The conference is the classic example of 1920s unilateral foreign policy, where the U.S. promoted international order through treaties while refusing to join the League of Nations (KC-7.3.II).
It proves that 'isolationism' after WWI didn't mean total withdrawal; the U.S. stayed diplomatically and economically active, just without binding alliances.
The agreements ultimately failed to restrain Japan, whose aggression in the 1930s helped unravel the interwar peace and pull the U.S. toward WWII.
It was a U.S.-hosted international meeting (1921-22) where major powers agreed to limit naval arms and stabilize the Pacific. Its biggest result was the Five-Power Treaty capping battleship construction among the U.S., Britain, Japan, France, and Italy.
Partly, yes. The U.S. clearly engaged in international diplomacy by hosting the conference, but it did so unilaterally, on its own terms, while still refusing to join the League of Nations. APUSH calls this a unilateral foreign policy, not pure isolationism.
The Washington Conference was the meeting itself, and the Five-Power Treaty was one agreement signed there.
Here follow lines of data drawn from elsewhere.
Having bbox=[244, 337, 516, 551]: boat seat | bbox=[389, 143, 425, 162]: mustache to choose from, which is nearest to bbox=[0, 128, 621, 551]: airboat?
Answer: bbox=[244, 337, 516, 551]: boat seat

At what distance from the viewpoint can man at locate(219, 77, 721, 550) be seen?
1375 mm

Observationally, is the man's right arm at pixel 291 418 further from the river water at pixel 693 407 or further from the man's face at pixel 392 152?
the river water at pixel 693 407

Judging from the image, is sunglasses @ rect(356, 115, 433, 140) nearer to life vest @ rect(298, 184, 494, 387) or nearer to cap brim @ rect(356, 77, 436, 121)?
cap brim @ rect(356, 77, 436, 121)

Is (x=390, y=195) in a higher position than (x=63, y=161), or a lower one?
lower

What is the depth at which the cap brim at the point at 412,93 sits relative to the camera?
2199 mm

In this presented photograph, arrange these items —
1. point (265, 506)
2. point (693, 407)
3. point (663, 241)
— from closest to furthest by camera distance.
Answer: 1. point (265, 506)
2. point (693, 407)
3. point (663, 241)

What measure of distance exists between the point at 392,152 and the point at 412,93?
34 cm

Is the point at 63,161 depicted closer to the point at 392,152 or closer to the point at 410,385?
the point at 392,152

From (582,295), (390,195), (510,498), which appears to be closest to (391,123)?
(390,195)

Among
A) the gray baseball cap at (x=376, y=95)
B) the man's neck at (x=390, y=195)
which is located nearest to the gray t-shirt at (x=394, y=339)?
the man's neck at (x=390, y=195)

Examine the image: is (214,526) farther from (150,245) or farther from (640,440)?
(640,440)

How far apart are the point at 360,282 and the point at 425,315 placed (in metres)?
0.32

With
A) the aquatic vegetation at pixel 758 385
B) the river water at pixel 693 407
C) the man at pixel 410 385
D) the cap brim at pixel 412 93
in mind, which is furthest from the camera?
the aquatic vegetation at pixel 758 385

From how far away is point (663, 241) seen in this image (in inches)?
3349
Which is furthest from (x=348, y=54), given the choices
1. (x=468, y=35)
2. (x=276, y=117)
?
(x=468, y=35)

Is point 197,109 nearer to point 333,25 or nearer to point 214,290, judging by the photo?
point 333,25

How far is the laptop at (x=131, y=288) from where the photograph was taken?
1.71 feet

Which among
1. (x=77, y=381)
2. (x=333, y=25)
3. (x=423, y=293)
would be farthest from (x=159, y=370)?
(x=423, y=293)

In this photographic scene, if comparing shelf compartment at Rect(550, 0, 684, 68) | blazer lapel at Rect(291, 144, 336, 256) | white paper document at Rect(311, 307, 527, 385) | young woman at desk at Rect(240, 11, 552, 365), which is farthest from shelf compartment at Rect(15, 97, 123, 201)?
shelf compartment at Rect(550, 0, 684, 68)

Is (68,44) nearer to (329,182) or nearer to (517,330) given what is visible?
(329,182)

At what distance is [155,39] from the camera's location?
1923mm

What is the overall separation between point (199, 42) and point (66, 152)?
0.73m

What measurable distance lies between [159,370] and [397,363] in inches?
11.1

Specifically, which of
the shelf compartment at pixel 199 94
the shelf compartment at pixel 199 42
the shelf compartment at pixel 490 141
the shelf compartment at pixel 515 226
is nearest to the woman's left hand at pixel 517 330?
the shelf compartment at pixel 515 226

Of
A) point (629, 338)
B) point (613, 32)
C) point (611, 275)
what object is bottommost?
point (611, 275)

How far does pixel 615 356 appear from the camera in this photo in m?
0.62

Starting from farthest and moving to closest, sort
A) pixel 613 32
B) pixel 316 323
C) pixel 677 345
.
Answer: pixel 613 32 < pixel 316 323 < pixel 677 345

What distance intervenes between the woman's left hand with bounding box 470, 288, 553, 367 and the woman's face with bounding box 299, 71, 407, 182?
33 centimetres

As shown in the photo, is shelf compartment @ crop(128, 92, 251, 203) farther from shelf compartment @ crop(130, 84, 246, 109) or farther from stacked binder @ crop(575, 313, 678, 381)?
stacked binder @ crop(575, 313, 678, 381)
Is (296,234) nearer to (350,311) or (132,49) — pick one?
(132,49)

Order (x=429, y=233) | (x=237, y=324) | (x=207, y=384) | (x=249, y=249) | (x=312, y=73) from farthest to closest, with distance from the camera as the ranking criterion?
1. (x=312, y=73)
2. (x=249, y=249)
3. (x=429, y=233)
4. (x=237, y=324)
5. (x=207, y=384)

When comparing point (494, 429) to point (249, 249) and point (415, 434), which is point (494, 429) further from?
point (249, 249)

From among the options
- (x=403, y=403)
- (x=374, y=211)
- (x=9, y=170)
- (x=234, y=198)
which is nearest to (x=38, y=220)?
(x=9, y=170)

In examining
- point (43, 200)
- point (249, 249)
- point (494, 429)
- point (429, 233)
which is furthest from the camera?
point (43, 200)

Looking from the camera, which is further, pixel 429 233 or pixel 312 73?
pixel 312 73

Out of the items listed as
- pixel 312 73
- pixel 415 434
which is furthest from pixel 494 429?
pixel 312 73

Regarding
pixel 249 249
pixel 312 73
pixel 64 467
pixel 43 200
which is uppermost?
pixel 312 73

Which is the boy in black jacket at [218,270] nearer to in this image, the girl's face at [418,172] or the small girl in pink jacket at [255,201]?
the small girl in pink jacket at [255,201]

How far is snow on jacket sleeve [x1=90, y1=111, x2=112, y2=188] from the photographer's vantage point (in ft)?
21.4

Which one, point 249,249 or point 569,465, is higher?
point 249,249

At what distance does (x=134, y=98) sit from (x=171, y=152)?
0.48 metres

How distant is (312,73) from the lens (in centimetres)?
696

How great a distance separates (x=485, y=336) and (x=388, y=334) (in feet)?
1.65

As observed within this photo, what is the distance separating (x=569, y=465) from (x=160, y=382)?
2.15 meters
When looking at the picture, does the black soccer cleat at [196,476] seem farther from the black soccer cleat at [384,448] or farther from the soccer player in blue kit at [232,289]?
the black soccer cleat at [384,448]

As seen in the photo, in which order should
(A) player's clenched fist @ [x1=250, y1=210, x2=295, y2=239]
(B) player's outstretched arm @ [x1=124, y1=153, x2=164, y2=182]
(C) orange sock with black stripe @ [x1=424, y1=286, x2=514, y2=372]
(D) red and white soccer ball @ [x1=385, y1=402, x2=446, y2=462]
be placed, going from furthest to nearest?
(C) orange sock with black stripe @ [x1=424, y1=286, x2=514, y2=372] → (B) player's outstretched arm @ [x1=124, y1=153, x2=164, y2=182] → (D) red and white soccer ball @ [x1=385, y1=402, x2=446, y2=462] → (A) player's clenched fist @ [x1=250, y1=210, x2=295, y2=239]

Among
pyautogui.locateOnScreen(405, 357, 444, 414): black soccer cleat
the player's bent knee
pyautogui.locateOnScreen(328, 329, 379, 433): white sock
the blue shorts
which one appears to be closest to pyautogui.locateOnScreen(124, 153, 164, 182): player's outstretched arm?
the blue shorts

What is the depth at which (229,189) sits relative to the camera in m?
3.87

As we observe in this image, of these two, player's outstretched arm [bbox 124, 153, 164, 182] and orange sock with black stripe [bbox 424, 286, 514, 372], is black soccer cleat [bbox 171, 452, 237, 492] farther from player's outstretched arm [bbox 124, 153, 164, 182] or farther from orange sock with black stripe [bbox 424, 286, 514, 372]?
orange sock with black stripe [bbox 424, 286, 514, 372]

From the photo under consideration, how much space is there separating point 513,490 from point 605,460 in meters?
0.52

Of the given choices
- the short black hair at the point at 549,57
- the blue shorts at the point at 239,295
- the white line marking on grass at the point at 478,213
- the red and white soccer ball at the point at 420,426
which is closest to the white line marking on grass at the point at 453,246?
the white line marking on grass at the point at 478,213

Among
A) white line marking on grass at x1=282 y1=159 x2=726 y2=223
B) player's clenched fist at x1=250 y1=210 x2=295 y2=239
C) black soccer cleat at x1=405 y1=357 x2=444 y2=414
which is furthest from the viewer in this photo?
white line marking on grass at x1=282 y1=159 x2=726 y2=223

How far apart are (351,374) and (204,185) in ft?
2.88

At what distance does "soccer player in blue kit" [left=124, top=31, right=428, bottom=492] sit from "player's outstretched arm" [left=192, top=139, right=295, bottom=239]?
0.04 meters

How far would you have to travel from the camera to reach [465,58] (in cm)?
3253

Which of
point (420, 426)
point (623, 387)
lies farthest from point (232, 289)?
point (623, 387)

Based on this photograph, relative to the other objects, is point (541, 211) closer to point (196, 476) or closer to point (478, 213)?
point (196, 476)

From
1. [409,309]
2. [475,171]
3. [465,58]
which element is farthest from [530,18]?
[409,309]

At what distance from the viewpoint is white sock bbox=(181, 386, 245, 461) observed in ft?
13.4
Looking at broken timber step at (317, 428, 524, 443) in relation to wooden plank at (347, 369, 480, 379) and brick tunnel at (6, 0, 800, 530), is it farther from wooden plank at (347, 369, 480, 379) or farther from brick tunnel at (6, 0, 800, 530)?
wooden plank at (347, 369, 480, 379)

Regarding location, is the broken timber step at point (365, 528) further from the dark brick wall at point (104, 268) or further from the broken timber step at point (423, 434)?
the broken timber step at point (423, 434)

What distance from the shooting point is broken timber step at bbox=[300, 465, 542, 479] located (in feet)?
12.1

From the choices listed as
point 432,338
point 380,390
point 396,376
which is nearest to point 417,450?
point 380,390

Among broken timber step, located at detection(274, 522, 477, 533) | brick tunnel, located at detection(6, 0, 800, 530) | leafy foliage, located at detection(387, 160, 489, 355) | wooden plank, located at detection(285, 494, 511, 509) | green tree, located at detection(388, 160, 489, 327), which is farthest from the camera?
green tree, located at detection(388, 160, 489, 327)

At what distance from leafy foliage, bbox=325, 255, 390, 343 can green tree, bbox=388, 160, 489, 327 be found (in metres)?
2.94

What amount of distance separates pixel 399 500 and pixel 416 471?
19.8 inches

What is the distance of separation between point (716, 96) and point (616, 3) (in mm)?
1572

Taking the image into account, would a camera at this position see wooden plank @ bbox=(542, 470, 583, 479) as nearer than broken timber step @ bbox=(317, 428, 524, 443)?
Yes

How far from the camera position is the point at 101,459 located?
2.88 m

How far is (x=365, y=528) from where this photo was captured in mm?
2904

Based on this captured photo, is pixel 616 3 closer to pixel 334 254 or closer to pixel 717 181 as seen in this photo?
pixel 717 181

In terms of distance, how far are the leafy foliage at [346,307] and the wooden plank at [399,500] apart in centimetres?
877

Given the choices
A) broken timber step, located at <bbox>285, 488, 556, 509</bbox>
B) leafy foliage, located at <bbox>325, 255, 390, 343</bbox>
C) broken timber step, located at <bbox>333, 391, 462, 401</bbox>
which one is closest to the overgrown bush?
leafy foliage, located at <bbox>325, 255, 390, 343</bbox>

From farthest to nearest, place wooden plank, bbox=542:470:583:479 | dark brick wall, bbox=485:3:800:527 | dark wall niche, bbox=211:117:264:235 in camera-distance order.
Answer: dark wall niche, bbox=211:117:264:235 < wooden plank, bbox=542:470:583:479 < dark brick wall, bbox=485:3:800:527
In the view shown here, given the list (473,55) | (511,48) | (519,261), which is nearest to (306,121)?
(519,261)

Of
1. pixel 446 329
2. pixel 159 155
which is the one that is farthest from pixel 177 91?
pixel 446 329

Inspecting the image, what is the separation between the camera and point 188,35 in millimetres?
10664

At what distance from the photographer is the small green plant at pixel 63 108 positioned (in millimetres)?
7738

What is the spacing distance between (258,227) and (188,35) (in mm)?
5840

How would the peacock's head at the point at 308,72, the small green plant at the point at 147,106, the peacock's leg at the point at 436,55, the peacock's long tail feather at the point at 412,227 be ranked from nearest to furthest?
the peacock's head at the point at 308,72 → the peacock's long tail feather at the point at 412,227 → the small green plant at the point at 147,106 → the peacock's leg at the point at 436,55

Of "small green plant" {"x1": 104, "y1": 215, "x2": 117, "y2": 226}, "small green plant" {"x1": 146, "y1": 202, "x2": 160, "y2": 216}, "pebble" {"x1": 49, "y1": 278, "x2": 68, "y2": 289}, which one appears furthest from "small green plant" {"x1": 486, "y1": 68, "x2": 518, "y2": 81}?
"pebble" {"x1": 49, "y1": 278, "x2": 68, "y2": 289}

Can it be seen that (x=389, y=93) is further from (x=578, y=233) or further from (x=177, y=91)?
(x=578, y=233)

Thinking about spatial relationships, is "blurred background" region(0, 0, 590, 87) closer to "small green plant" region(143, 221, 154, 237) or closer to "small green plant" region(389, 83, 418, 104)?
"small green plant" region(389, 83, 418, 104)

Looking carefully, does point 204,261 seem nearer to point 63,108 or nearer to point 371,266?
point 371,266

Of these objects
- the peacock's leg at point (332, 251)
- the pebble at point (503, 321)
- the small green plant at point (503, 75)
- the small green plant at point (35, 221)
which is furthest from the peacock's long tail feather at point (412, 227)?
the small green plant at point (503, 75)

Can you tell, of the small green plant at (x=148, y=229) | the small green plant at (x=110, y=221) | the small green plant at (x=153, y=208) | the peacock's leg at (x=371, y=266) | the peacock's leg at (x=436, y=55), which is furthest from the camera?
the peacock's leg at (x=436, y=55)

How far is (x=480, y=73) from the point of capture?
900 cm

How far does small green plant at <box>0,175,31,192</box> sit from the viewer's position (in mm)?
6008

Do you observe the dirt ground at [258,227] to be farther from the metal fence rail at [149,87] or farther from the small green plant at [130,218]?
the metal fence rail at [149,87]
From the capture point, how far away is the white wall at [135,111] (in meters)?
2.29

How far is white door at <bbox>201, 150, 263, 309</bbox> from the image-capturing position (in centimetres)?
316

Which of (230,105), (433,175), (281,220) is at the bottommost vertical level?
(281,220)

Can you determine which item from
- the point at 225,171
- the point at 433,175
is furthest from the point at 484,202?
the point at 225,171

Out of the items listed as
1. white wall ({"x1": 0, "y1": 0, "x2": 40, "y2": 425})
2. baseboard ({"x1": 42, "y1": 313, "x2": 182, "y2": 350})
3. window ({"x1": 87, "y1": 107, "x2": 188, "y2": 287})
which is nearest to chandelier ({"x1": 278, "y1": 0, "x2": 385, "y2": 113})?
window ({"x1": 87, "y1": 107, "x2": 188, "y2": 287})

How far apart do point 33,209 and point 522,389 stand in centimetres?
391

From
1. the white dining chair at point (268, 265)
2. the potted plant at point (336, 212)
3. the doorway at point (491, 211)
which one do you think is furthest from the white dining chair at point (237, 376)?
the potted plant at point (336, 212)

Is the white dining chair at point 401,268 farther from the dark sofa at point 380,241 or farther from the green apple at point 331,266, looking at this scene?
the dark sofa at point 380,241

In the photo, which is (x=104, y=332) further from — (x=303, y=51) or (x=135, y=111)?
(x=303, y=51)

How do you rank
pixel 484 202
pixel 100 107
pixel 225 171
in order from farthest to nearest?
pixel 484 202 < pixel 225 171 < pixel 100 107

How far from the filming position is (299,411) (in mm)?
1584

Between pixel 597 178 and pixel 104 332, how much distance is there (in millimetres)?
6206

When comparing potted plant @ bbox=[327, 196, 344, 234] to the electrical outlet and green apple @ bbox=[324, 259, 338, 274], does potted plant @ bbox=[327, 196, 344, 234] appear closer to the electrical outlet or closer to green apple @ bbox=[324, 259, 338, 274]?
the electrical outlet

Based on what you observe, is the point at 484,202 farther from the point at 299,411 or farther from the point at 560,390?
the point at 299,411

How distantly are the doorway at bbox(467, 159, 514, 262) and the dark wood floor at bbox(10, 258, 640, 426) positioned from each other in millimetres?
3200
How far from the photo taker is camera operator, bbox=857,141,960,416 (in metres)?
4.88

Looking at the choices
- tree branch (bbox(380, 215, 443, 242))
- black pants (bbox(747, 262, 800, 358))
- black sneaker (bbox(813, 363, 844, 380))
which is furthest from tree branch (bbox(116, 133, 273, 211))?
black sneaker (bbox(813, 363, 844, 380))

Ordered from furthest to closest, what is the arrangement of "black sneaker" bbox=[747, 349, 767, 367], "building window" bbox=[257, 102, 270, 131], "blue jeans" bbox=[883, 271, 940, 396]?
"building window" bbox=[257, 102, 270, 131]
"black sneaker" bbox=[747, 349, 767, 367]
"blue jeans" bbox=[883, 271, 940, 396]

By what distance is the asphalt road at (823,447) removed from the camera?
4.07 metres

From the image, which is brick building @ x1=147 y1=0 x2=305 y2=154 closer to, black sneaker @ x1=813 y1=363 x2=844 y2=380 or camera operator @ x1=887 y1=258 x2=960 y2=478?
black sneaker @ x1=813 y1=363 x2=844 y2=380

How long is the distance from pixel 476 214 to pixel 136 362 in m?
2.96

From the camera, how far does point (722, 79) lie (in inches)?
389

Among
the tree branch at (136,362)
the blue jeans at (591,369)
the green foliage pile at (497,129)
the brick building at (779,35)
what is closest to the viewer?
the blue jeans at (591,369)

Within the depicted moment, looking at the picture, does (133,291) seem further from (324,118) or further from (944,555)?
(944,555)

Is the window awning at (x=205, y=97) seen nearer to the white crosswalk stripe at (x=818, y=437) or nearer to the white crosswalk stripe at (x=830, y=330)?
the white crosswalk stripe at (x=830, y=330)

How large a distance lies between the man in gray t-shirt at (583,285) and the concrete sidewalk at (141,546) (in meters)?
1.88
The conference also produced the Nine-Power Treaty protecting China's territorial integrity and the Open Door policy.
Short term, yes, it cooled the naval arms race in the 1920s. Long term, no. Japan abandoned the limits and expanded aggressively in the Pacific during the 1930s, and the U.S. didn't respond militarily until Pearl Harbor in 1941.
It's core evidence for Topic 7.11 and learning objective APUSH 7.11.A, the debate over America's proper role in the world. It shows the U.S. promoting international order through peace treaties while avoiding binding commitments, exactly what KC-7.3.II describes.